Solved – Help with zero-inflated generalized linear mixed models with random factor in R

glmmmixed modelnegative-binomial-distributionzero inflation

My study has a complicated design and I am not sure if I am modeling my zero-inflated data correctly. I have seed abundances and seedling abundances for 11 species. I have one main "treatment" with four levels (C, P, I, R). For the sampling design: we sampled at 5 sites. At each site, each of the 4 treatments were replicated 4 times (e.g. PA, PB, PC, PD). So there are 4 replicates of 4 treatments nested in 5 sites (so Site is my random factor). The response variable (one species' seed abundances) are zero-inflated (count data).

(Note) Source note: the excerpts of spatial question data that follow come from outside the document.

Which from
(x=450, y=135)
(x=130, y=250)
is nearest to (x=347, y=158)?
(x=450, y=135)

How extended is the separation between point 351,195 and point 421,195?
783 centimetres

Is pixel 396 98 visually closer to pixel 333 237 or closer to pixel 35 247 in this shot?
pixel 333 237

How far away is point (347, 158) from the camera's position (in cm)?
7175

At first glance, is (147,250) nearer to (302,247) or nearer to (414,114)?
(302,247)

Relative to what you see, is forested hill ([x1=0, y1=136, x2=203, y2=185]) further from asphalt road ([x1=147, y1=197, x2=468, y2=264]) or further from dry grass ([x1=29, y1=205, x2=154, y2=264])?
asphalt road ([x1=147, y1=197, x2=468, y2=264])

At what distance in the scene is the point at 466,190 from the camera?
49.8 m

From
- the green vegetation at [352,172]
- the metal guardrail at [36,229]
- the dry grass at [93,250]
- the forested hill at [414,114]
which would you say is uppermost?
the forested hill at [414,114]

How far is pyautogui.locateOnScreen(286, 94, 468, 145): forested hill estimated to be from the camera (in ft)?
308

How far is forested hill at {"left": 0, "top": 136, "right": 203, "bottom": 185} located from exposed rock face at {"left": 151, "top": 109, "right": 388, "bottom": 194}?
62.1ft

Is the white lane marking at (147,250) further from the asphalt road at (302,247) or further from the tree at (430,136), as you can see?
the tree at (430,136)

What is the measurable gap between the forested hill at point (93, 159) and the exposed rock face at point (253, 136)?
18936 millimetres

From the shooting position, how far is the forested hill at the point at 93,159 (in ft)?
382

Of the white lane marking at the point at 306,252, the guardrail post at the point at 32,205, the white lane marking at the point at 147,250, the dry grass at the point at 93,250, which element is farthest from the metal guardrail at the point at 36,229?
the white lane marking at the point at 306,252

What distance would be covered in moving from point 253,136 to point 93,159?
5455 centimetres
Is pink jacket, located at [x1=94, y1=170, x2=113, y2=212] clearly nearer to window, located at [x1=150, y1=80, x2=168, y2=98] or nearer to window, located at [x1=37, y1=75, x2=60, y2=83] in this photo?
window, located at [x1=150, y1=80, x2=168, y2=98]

I checked for overdispersion by running a glm and dividing the residual deviance by the degrees of freedom (I believe this is the right approach?). All variables were overdispersed (ratio greater than 1); so I went with negative binomial, instead of Poisson, distributions. I've tried two ways of modeling this: zeroinfl and glmmadmb. But after learning zeroinfl is not useful for mixed models, I am trying to model with glmmADMB:

glmmNB <- glmmadmb(CON_XAL~Treatment+(1|Site), data = SR.year.raw, 
                   zeroInflation=TRUE, family="nbinom")

My outcome looks like this:

enter image description here

Summary of my response variable:

 summary(SR.year.raw$CON_XAL)
 Min.   1st Qu.    Median      Mean   3rd Qu.      Max.   
(0.0)     (0.0)     (0.0)   (232.1)     (7.5)  (6245.0)    

My questions are:

  1. Am I specifying the random effect correctly in the glmmadmb model?
  2. What post-hoc tests can I do with glmmADMB to look at how treatments differ from one another? For example, I have a treatment called "control". But in the model output, there is no significance value for the control. So I suppose the output is saying that the "island" treatment is significantly different from the control. But how do I know if the "Island" treatment is significantly different from the "plantation" treatment?
  3. Can you recommend some ways of graphing the results, i.e., something I ultimately could include in my paper? I ask this because from everything I have read, all of the example graphs are for comparing different models (Poisson vs ngbinom), but I can't seem to find code for a good final conclusions graph.
  4. Is the warning message a problem? Can I ignore it?

Best Answer

  1. No, zeroinfl() currently does not support random effects. So the formula you specified actually means something different: You use a fixed treatment effect in the count part and a fixed site effect in the zero-inflation part. See vignette("countreg", package = "pscl") for more details.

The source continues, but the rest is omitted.